Introduction: Appendiceal neuroendocrine neoplasms are rare, clinically challenging tumours that are typically incidentally diagnosed, have a poorly understood biology and have controversy surrounding their management. Most are adequately treated with appendectomy, and although distant metastases are rare, the threat of disease dissemination remains and current guidelines possess poor accuracy in terms of selecting patients requiring more extensive surgery, i.e. oncological right-hemicolectomy.
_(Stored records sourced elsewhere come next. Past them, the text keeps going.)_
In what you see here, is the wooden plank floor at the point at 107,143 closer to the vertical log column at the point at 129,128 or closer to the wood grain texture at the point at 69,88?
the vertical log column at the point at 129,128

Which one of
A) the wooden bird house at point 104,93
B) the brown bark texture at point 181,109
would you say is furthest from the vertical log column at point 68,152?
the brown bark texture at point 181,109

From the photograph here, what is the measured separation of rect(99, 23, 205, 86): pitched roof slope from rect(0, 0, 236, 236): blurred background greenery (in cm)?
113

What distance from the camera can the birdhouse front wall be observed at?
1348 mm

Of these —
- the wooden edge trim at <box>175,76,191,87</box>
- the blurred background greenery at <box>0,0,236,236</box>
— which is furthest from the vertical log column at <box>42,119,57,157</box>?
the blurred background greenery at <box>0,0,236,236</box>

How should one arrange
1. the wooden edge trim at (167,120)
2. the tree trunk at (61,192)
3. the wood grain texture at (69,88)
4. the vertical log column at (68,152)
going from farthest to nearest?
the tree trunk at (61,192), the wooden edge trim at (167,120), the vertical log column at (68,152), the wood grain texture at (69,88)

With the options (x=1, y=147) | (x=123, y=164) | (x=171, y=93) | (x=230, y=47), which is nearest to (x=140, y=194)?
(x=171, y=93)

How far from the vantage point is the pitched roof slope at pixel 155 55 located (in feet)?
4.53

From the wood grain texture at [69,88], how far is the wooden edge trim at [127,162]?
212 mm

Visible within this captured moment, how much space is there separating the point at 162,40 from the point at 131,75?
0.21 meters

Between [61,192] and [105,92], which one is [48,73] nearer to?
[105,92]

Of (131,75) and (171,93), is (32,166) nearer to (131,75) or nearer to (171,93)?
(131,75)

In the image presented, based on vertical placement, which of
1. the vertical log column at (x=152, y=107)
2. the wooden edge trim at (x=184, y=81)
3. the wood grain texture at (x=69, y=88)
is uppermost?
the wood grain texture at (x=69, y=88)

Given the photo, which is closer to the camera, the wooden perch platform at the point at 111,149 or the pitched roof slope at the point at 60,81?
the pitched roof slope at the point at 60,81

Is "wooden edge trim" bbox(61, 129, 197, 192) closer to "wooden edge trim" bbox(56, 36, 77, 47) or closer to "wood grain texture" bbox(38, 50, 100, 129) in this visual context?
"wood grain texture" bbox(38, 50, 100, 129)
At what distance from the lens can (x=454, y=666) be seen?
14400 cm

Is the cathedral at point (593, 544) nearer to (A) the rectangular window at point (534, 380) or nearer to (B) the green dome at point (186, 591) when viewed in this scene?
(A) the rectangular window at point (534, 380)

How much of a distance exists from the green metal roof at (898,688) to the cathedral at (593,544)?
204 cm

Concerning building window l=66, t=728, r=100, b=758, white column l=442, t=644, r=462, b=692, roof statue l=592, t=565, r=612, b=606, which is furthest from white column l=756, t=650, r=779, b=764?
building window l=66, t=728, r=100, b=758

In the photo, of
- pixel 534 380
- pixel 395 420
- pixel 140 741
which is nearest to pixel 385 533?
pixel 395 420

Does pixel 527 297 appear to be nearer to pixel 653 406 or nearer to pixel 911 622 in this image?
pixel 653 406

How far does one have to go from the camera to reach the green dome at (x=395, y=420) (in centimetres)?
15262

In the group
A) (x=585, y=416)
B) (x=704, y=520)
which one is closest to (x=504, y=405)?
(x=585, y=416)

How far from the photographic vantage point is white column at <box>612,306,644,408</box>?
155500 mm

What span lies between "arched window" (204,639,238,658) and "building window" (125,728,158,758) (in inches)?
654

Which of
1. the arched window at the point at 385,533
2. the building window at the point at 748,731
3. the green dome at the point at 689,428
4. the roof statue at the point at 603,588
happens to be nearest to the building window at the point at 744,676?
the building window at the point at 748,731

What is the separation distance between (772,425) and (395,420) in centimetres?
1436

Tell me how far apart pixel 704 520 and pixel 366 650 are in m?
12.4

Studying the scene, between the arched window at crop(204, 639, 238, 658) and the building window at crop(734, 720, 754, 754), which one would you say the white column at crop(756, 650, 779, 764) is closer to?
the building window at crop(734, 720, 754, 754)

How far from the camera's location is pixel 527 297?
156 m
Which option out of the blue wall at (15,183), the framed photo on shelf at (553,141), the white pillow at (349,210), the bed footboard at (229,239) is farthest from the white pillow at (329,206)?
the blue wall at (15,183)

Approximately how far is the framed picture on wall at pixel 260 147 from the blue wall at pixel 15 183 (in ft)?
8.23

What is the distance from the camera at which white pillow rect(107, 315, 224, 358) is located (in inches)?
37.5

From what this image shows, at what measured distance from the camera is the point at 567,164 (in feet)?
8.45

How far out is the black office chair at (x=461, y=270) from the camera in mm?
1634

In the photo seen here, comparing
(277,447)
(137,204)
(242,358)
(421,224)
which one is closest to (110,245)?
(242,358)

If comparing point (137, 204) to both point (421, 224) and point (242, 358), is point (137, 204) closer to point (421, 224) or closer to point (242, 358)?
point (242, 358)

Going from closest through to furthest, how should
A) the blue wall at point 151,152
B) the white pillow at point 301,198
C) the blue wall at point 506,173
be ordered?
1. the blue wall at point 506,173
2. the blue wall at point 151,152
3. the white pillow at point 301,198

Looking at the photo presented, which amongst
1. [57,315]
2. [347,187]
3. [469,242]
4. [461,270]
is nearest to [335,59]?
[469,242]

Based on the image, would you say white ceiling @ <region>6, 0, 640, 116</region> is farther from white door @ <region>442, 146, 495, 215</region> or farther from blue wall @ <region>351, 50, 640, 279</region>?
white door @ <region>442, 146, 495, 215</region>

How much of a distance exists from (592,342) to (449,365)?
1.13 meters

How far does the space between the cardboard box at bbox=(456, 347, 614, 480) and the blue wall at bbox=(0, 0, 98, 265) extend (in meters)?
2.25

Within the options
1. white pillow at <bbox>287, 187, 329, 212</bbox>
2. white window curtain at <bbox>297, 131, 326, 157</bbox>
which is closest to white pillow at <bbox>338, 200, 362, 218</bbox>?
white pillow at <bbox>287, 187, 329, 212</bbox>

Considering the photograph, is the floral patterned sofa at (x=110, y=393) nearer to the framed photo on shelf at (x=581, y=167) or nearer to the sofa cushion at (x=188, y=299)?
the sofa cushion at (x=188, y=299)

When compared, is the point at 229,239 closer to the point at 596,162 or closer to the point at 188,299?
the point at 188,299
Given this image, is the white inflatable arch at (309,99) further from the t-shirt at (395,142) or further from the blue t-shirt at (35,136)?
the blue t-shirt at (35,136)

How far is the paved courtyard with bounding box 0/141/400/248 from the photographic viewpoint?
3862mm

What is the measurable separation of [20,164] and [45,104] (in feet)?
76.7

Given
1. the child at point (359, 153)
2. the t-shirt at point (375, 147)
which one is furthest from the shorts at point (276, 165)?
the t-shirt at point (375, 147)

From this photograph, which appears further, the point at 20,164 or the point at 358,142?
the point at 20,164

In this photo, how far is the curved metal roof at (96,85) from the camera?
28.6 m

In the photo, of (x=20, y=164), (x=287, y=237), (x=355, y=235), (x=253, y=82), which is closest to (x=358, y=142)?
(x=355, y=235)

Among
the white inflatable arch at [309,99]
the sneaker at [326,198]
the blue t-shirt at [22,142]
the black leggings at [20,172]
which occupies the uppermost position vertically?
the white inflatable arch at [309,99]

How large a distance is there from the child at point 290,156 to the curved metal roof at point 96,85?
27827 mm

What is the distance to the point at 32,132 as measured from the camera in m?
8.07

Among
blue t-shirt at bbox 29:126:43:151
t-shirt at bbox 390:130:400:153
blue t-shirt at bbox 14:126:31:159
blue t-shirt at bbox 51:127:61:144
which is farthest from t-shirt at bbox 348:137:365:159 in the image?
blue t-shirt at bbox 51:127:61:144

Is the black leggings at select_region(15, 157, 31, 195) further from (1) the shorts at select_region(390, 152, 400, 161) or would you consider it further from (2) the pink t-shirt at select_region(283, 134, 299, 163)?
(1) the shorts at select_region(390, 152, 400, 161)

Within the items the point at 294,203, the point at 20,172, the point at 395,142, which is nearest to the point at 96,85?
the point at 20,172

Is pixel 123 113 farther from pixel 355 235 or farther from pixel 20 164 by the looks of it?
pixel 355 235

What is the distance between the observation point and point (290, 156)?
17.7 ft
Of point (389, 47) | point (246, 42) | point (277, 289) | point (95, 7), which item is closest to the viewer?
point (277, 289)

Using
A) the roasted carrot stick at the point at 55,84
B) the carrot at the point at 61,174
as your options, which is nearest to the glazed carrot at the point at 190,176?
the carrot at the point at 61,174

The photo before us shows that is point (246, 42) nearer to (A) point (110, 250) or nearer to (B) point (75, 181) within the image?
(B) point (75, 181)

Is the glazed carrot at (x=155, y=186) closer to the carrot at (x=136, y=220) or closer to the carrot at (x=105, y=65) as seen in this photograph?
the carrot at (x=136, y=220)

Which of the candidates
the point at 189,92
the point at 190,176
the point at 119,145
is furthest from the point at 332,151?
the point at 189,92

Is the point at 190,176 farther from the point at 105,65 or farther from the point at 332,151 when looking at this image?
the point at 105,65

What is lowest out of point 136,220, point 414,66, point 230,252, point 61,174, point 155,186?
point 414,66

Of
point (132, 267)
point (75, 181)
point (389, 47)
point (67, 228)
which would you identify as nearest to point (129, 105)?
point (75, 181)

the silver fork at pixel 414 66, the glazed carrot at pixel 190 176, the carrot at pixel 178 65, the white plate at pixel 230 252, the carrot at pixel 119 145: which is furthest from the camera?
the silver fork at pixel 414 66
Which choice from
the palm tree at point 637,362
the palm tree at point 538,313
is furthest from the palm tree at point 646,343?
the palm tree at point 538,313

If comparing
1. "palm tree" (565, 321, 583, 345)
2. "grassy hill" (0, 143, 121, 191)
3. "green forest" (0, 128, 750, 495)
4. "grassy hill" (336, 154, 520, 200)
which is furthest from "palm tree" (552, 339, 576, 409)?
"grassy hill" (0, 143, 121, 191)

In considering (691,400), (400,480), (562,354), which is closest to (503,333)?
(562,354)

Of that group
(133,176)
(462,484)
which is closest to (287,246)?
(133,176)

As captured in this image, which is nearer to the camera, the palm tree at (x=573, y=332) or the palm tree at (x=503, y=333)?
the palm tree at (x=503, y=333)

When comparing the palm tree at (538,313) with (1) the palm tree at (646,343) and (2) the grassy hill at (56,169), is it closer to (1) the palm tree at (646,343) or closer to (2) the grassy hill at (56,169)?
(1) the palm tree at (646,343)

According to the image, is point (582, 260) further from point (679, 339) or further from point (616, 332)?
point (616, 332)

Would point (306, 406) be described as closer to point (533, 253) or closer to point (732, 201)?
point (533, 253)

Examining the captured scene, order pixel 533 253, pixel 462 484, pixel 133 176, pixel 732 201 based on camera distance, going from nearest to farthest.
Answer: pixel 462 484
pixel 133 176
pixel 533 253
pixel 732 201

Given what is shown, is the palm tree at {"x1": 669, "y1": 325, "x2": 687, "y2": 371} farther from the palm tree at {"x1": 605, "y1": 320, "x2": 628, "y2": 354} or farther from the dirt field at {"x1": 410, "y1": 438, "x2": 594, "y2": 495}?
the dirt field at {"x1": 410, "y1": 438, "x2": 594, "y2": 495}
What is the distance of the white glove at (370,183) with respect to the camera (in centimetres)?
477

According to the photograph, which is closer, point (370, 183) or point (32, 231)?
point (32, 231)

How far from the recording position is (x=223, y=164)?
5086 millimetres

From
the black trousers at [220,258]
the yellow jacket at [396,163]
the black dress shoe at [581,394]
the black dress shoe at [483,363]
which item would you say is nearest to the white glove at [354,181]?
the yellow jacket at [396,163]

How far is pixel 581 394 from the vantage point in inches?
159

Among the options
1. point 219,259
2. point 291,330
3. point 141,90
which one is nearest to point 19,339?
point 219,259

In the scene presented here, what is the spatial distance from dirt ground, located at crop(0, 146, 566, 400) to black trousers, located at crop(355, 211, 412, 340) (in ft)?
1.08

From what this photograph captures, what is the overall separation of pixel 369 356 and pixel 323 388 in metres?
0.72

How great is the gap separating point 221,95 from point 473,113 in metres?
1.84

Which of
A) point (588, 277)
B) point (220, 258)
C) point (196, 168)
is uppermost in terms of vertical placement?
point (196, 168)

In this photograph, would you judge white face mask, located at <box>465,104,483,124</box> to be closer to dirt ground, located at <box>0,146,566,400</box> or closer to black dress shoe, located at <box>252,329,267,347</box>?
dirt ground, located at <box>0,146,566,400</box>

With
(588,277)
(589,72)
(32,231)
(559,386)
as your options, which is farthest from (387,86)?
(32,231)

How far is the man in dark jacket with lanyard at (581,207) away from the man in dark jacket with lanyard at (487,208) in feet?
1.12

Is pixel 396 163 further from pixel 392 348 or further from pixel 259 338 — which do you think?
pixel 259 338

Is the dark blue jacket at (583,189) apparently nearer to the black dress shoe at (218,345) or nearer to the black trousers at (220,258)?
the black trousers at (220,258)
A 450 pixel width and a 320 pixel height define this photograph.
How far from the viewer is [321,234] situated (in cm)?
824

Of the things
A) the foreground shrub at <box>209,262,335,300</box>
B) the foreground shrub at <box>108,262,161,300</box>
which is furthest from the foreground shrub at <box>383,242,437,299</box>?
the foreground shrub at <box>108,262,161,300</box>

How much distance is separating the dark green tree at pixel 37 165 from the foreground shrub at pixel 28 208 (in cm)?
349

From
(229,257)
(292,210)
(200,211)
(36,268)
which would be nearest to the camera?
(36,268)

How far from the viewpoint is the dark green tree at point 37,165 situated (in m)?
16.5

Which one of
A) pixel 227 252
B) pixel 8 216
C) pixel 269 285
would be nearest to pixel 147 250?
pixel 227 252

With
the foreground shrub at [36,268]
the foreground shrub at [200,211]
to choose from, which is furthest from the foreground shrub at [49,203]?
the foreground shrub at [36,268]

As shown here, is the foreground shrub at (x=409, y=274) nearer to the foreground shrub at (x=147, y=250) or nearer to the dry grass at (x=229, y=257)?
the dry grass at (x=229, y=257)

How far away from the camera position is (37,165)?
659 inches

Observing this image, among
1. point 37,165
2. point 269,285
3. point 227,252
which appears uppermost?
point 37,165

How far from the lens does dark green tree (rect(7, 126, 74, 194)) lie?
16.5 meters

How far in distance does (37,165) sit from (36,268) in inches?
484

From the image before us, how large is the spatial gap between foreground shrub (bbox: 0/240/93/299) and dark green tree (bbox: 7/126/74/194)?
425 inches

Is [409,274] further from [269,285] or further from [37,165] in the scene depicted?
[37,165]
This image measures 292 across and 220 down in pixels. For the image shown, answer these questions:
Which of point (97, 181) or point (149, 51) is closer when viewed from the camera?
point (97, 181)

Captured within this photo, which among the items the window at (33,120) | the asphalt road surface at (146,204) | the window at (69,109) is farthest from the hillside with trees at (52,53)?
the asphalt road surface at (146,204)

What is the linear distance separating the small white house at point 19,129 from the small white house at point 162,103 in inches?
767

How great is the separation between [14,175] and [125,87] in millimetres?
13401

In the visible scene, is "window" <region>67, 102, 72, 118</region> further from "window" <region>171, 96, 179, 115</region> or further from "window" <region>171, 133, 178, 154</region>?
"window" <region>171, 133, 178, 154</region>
Areas covered: In this article, we discuss the presentation and diagnostic work-up of patients with appendiceal neuroendocrine neoplasms, and also examine the evidence base for existing management strategies. We highlight controversies within the management of these tumours, and anticipate avenues for further progress. Although no longer classified as neuroendocrine neoplasms, we also discuss two related forms of tumours with neuroendocrine features–goblet cell cancers and mixed adeno-neuroendocrine carcinomas. Expert commentary: Existing guidelines for the treatment of appendiceal neuroendocrine neoplasms are derived from a limited evidence base and are unable to accurately predict which patients require extensive attempts at surgical disease control. Future advances in the field of improved patient selection for more extensive surgery may be possible with multi-factorial tumour assessment integrating morphological and molecular analyses.